If you don’t go to suspicious sites, malware can’t get you — right? Well, no. Unfortunately, even those who do not open unreliable e-mail attachments, avoid porn sites, and do not install apps from unofficial stores are not well-enough protected.
New developments suggest that malware can be found even on an absolutely legitimate site, as 318,000 thousand Android users found out when their Android devices were attacked by the Svpeng.q banking Trojan from Google AdSense advertisements.
Google AdSense is the biggest ad network in the world, so a lot of criminals dream about finding a way to use the network to spread their malicious programs worldwide. The creators of Svpeng.q managed to do it.
Banners posted by criminals launched automatic downloads of the Svpeng.q installation package with the help of a obfuscated script. Usually, Chrome browser warns users when a potentially dangerous file is downloaded, so the criminals used a special function to make device download the Trojan in parts, so it managed to slip unnoticed.
The script was set up to act only when it was launched on devices with a touch screen and only on the Chrome browser. That’s how criminals narrowed the target audience to users of Android tablets and smartphones — because Svpeng.q Trojan was written for Android.
Disassembling a #mobile #banking #Trojan attack – https://t.co/plcDumMXlu #infosec pic.twitter.com/BCgAiGSp22
— Kaspersky Lab (@kaspersky) November 7, 2016
You can read more about Svpeng.q in the detailed report published on Securelist. Long story short, it’s not that different from other banking Trojans; its main function is to overlay interfaces of mobile banks with fake ones, copy credit card data, and send the data to criminals. They in turn use it to steal victims’ money.

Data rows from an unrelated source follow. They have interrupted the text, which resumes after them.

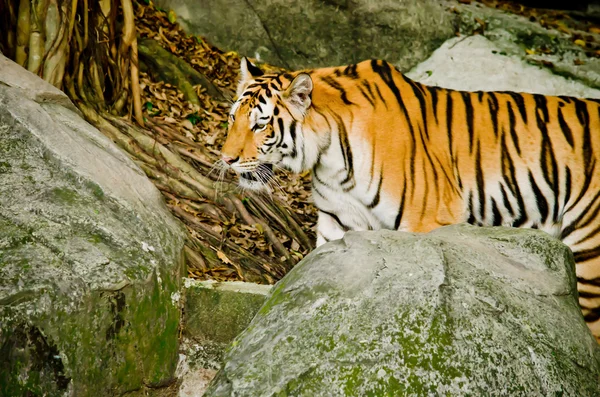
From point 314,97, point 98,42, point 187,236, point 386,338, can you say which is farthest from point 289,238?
point 386,338

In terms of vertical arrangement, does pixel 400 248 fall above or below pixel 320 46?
above

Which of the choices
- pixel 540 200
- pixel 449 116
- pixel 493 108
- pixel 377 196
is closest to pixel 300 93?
pixel 377 196

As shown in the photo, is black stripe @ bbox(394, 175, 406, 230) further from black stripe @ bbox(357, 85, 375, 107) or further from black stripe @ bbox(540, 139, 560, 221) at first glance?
black stripe @ bbox(540, 139, 560, 221)

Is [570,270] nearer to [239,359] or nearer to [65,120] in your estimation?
[239,359]

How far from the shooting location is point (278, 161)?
15.7 ft

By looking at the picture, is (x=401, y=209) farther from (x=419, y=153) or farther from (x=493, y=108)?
(x=493, y=108)

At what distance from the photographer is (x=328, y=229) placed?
497cm

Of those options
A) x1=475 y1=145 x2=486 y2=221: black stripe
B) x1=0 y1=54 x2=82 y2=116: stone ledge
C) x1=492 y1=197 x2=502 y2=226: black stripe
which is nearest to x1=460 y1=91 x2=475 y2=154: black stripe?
x1=475 y1=145 x2=486 y2=221: black stripe

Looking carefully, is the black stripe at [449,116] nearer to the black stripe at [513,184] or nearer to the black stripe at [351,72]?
the black stripe at [513,184]

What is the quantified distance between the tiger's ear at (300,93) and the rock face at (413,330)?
1.58 metres

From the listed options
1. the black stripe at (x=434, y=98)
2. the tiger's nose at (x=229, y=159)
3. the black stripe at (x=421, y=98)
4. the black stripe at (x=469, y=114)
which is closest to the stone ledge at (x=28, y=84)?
the tiger's nose at (x=229, y=159)

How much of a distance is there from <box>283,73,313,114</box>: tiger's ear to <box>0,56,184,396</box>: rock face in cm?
116

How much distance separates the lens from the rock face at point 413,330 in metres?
2.71

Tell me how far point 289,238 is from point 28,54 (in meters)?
2.32
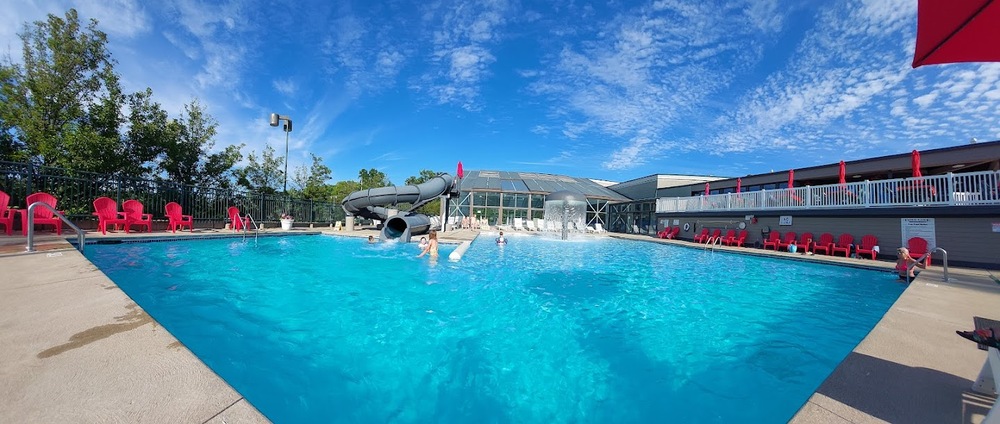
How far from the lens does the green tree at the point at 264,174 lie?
2217 centimetres

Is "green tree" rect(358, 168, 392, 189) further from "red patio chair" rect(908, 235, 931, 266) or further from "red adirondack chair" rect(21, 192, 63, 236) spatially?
"red patio chair" rect(908, 235, 931, 266)

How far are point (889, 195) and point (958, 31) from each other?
13350 mm

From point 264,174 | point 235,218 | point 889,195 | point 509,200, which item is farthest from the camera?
point 509,200

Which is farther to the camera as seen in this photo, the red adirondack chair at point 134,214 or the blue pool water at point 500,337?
the red adirondack chair at point 134,214

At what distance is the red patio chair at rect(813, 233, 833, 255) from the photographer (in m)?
12.7

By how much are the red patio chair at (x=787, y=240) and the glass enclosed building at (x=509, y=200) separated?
15482 mm

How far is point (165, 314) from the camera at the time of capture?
4.41 metres

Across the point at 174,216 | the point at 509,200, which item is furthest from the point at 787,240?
the point at 174,216

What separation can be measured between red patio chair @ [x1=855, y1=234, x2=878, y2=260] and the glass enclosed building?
1799cm

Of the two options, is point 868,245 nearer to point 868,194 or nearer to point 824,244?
point 824,244

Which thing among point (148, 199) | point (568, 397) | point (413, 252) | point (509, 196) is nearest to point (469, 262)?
point (413, 252)

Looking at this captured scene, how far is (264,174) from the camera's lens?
23.1 meters

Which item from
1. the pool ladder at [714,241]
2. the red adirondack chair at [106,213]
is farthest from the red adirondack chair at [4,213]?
the pool ladder at [714,241]

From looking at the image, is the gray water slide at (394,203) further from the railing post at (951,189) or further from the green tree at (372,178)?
the green tree at (372,178)
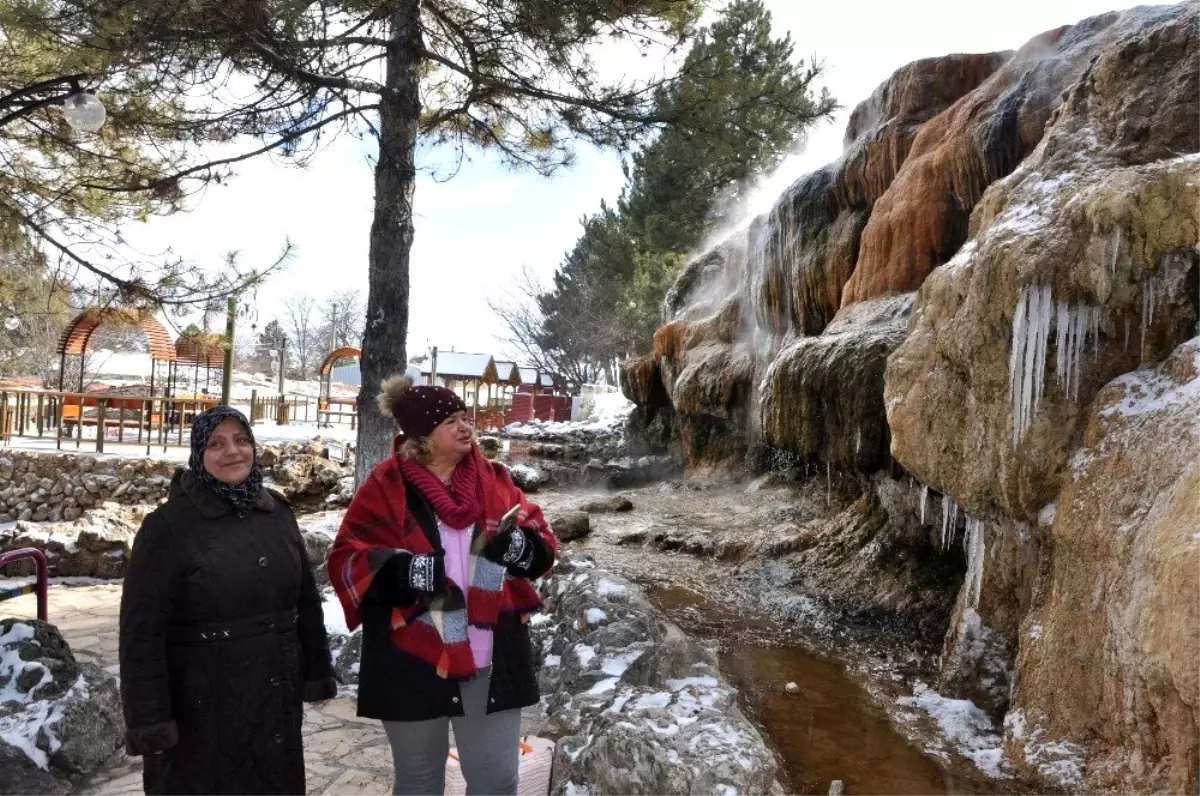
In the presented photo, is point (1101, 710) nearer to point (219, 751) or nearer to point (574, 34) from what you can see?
point (219, 751)

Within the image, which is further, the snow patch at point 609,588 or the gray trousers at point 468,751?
the snow patch at point 609,588

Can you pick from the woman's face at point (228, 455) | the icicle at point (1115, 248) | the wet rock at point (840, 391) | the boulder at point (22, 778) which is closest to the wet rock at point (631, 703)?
the woman's face at point (228, 455)

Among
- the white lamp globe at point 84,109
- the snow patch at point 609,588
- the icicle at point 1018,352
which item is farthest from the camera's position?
the snow patch at point 609,588

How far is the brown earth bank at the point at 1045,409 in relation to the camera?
10.6 ft

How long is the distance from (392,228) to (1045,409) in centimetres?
500

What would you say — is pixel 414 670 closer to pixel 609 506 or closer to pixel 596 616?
pixel 596 616

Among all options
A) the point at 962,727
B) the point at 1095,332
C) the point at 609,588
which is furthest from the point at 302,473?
the point at 1095,332

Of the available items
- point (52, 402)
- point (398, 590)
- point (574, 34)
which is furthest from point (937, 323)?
point (52, 402)

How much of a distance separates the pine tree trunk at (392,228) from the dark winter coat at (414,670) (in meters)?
4.22

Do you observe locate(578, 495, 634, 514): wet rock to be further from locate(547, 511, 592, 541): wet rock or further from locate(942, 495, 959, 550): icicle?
locate(942, 495, 959, 550): icicle

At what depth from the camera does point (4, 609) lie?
6094mm

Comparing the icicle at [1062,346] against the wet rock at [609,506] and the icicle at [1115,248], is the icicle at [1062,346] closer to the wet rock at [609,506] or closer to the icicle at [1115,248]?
the icicle at [1115,248]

We reported our findings to Google, and developers made a patch that fixed the hole in Google Chrome that let the Trojan bypass security notification.
It’s noteworthy that if you download Svpeng, you won’t get infected immediately. You need to install it, and so the Trojan does its best to deceive: For example, the installation file may have a name like Android_update_6.apk or Instagram.apk, among others. This tactic seems to work well for cybercriminals.
#Malvertising is an ambiguous term referring to malicious online ads, fraudulent & legal alike. Learn more! http://t.co/atD0f6ygtJ
— Kaspersky Lab (@kaspersky) September 5, 2014
How to protect yourself from Trojans hiding in ads
Even legitimate sites can unwittingly put you at risk. To protect yourself, follow these guidelines:
1. Never open files if you are not sure how they got to your device. Just because a file is called android_update.apk doesn’t mean that it contains a system update. You can find out if the system has a legitimate update by checking Device Information under Settings.
2. Don’t allow the installation of apps from third-party stores. Every Android gadget includes this setting. That way, even if you mistakenly approve installation of such a pseudo-update, the system will stop it.
3. Install real updates as they become available. In addition, update Google Chrome on all of your Android devices as soon as it’s possible. Updating is quick, and it could save you time, hassle, and even money.
4. Use antivirus protection on all devices. In cases like this one, a real-time security solution can protect the user — unlike an on-demand antivirus scanner, which must be launched manually. Svpeng knows how to “kill” the processes of popular security solutions, so the scanners just won’t launch. On the contrary, the paid version of Kaspersky Antivirus & Security for Android detects Svpeng as Trojan.Banker.Androidos.Svpeng.Q — and blocks it easily.